The study was co-written by Maya M. Hammoud, MD, MBA—the AMA's special adviser on medical education innovation and professor of learning health sciences at University of Michigan Medical School—and colleagues Margaret Wolff, MD, MHPE, Sally Santen, MD, PhD, Nicole Deiorio, MD, and Megan Fix, MD, from the University of Michigan Medical School, Virginia Commonwealth University School of Medicine and University of Utah School of Medicine, respectively. All these medical schools are members of the AMA consortium.
“These results do not suggest one particular approach to coaching in undergraduate medical education but rather highlight variables each school can carefully consider when developing a coaching program,” the study says.
Read more from the AMA about how medical students can make the most of an academic coaching relationship.
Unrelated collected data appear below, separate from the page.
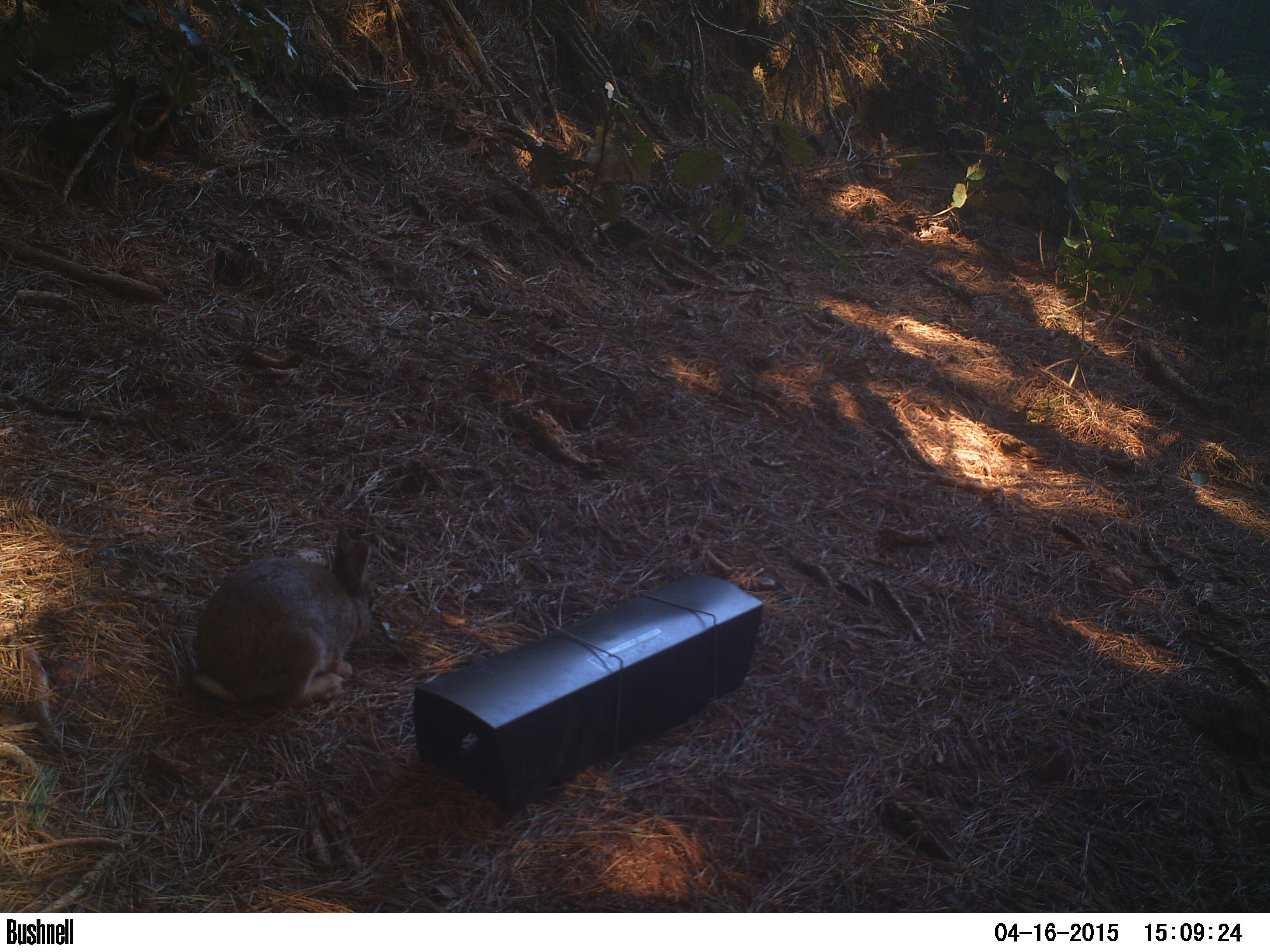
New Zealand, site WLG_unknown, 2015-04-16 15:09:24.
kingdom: Animalia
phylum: Chordata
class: Mammalia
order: Lagomorpha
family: Leporidae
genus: Oryctolagus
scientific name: Oryctolagus cuniculus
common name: european rabbit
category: rabbit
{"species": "rabbit (european rabbit) (Oryctolagus cuniculus)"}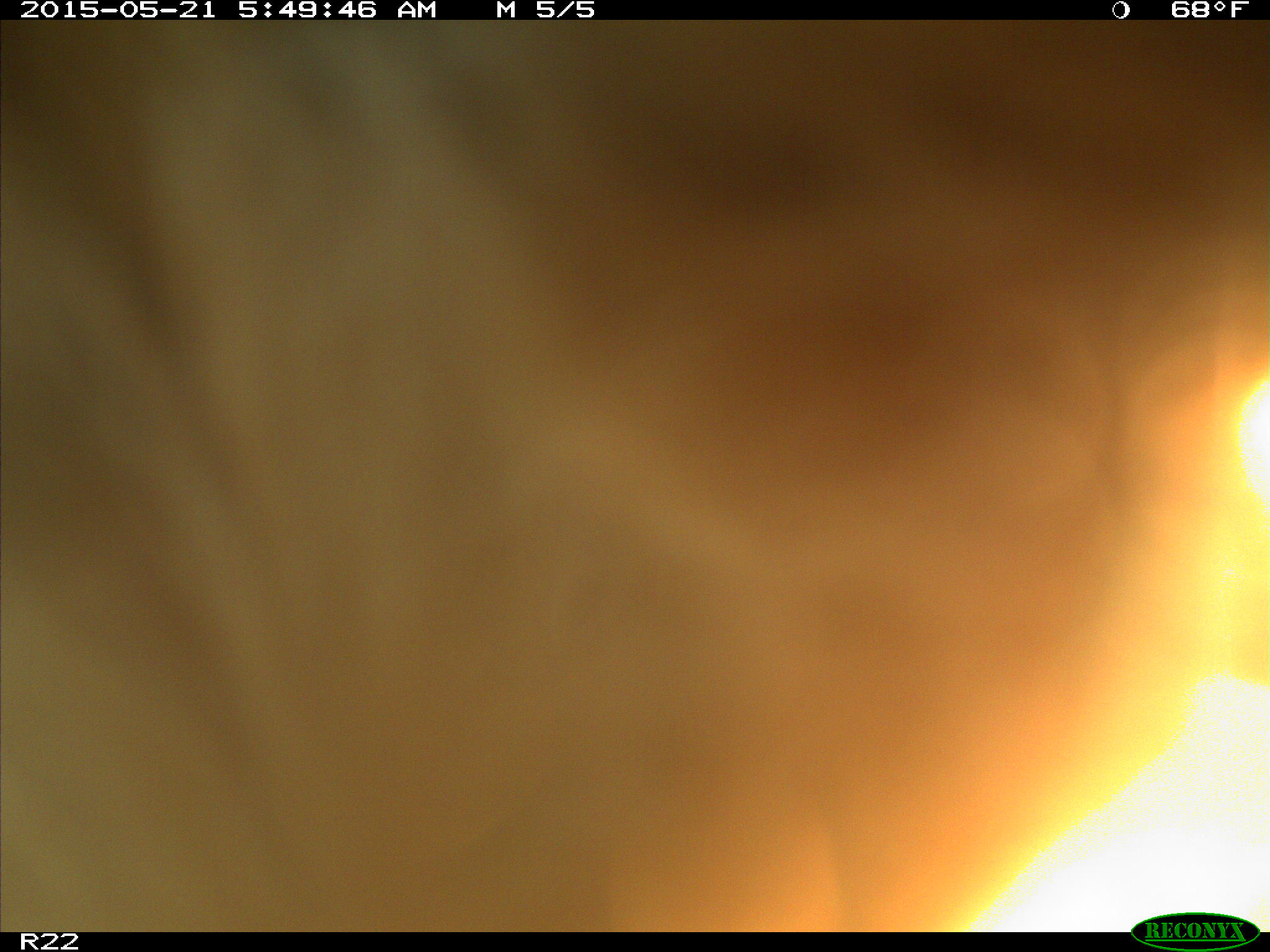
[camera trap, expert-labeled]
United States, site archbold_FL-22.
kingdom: Animalia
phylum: Chordata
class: Mammalia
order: Artiodactyla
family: Bovidae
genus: Bos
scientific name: Bos taurus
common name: domestic cow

Who’s doing the medical school coaching?
"The cornerstone of coaching is the coach-coachee relationship,” the authors wrote, noting that the relationship is different from mentoring and advising. “In this study, the majority of respondents correctly identified the coaching relationship as one in which ‘the coach helps the student find a strategy through asking clarifying questions.’”
Most programs surveyed, 80%, made use of attending physicians as coaches, but residents and fellows and non-physicians were also utilized. In addition, while the number of students assigned to each coach varied, the majority of coaches, 64%, received 5–25% full-time equivalent effort to support their role.
The authors also provided insights on program development, implementation and evaluation, advising a six-step approach.
“This process should begin with problem identification and a needs assessment to determine if there are unmet student needs that may be filled by a coaching program,” the study says.
Limitations of the study include respondents’ being biased toward early adoption of education innovations, heavy representation of large academic medical centers and variability in how coaching is defined.